* ESTRATTO DELLA PAGINA *

-----

In sede giurisdizionale
Sentenza N. 00195/2018 Pubblicata il 04/04/2018
Il carattere della precarietà, ritenendo che tale carattere non può ravvisarsi in quelle opere che sono destinate a soddisfare “esigenze prolungate nel tempo” (anche CGA sentenza 547/13), atteso che la precarietà di un opera non deriva dalla sua più o meno agevole rimovibilità, ma da un canto dalla sua destinazione oggettiva e originaria a sopperire a una necessità contingente e temporanea al cui esaurimento la costruzione debba essere rimossa e dall’altro dalle ridotte dimensioni e dalle caratteristiche costruttive del manufatto
FATTO
L’odierna appellante ha impugnato in prime cure il provvedimento del Comune di Catania del 7.1.2016, con il quale è stata rigettata la segnalazione certificata di inizio attività del 24.12.2015 per l’installazione di un chiosco su area demaniale marittima, di mq 26,25, chiosco consistente in una struttura precaria in ferro e legno per il commercio di frutta e verdura.
L’appellante espone che nell’anno 2006 aveva già chiesto all’Autorità portuale l’autorizzazione all’installazione, sempre su area demaniale, di un chiosco in ferro delle stesse dimensioni (mq 26,25) per il commercio sopra ricordato, autorizzazione che le era stata rilasciata con provvedimento del 29.1.2010 n. 2.
Successivamente la stessa Autorità portuale, con provvedimento n. 8 del 18.7.2012, aveva autorizzato l’odierna appellante ad arretrare il padiglione espositivo all’interno dell’arcata ferroviaria retrostante, arretramento che è stato puntualmente eseguito dall’interessata.
Nel periodo successivo sono seguite varie interlocuzioni tra l’Autorità portuale, il Comune di Catania e la Sovrintendenza incentrate sulla circostanza che l’interessata non possedesse i necessari titoli edilizi comunali per realizzare la struttura progettata.

-----

* CONSEGNA 1 *
Riscrivi il tratto della sentenza che va da "Nel periodo successivo" fino a "la struttura progettata.", sostituendo "Sovrintendenza" con "Soprintendenza".
* CONSEGNA 2 *
Elenca tutte le date complete di giorno, mese e anno riportate nella sentenza.

* CONTENUTO DEI DATI *
-----

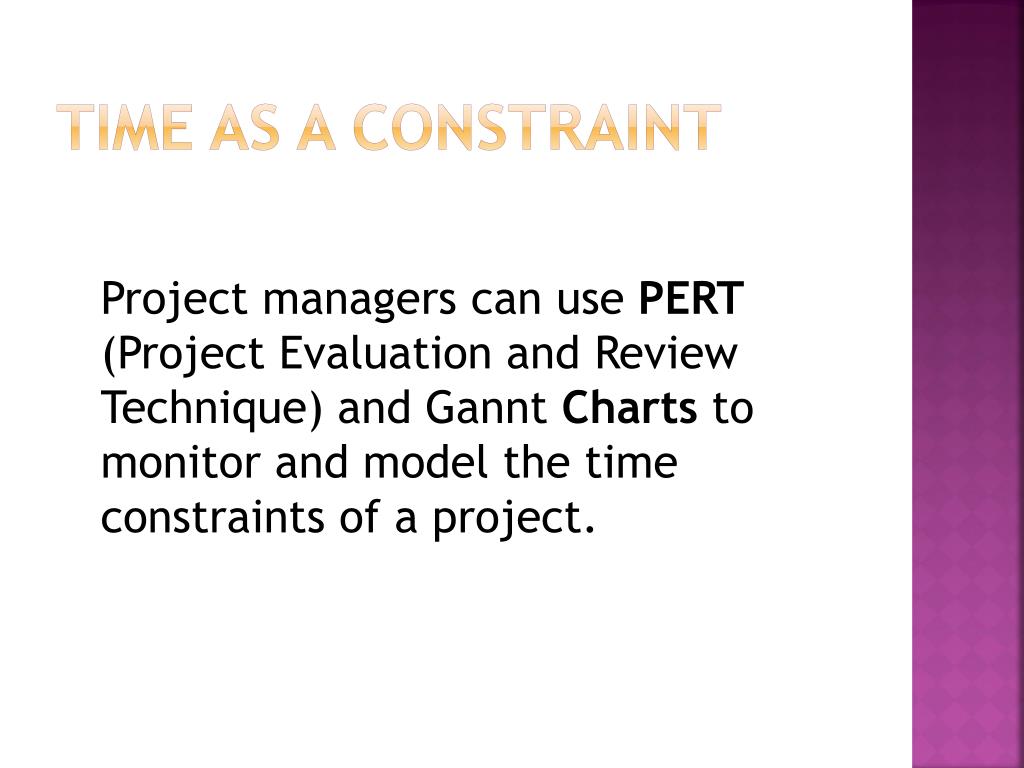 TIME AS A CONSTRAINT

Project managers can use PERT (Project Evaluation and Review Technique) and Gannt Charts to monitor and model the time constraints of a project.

-----

* LA TUA RISPOSTA 1 *
Nel periodo successivo sono seguite varie interlocuzioni tra l’Autorità portuale, il Comune di Catania e la Soprintendenza incentrate sulla circostanza che l’interessata non possedesse i necessari titoli edilizi comunali per realizzare la struttura progettata.

* LA TUA RISPOSTA 2 *
- 04/04/2018
- 7.1.2016
- 24.12.2015
- 29.1.2010
- 18.7.2012